THE TASK
Copy every line of the data that includes the string "Díaz".

----

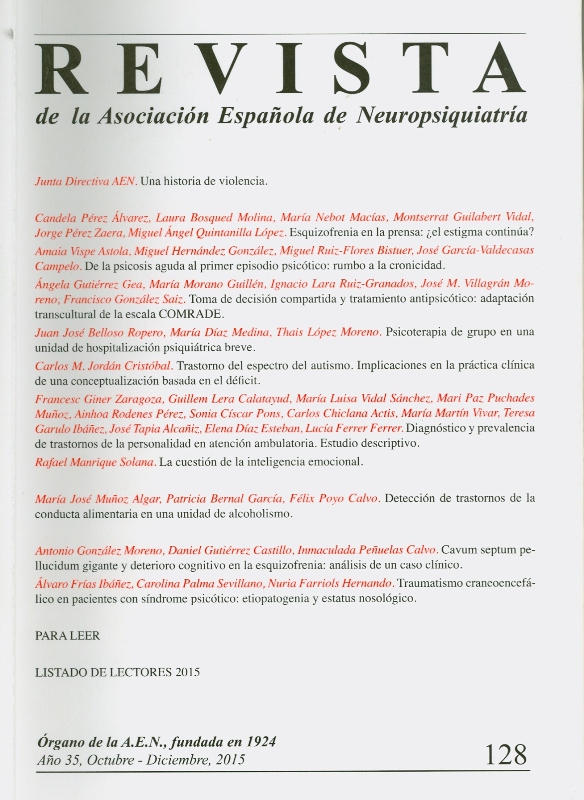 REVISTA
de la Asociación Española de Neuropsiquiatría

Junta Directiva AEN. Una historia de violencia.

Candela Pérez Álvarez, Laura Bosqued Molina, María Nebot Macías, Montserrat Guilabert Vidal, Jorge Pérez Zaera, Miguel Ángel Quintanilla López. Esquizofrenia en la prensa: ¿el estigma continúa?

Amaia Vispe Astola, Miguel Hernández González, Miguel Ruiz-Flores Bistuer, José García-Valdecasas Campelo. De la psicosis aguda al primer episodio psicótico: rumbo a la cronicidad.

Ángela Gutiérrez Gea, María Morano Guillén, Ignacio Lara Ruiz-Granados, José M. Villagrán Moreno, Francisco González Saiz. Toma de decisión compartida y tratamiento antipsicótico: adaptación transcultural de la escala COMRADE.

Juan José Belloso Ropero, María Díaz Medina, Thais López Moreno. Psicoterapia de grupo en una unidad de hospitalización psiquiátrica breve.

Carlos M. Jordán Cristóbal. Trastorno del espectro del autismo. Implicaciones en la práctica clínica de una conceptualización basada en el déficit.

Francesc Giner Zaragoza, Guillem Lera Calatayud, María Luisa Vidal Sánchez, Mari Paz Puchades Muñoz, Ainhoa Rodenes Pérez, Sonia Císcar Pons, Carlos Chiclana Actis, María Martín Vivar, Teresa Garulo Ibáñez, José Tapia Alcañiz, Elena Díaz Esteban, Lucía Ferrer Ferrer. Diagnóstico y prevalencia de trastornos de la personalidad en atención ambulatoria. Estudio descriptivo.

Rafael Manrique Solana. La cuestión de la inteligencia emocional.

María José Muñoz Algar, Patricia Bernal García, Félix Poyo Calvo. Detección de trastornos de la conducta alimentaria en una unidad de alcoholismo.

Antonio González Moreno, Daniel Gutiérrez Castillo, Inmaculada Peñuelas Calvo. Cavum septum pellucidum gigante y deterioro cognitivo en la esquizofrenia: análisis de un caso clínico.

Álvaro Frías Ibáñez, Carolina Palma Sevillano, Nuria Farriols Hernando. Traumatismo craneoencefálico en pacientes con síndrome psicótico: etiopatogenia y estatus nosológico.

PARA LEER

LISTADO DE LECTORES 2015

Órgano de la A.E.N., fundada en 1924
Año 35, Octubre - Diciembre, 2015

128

----

ANSWER FOR THIS EXERCISE
Juan José Belloso Ropero, María Díaz Medina, Thais López Moreno. Psicoterapia de grupo en una unidad de hospitalización psiquiátrica breve.
Francesc Giner Zaragoza, Guillem Lera Calatayud, María Luisa Vidal Sánchez, Mari Paz Puchades Muñoz, Ainhoa Rodenes Pérez, Sonia Císcar Pons, Carlos Chiclana Actis, María Martín Vivar, Teresa Garulo Ibáñez, José Tapia Alcañiz, Elena Díaz Esteban, Lucía Ferrer Ferrer. Diagnóstico y prevalencia de trastornos de la personalidad en atención ambulatoria. Estudio descriptivo.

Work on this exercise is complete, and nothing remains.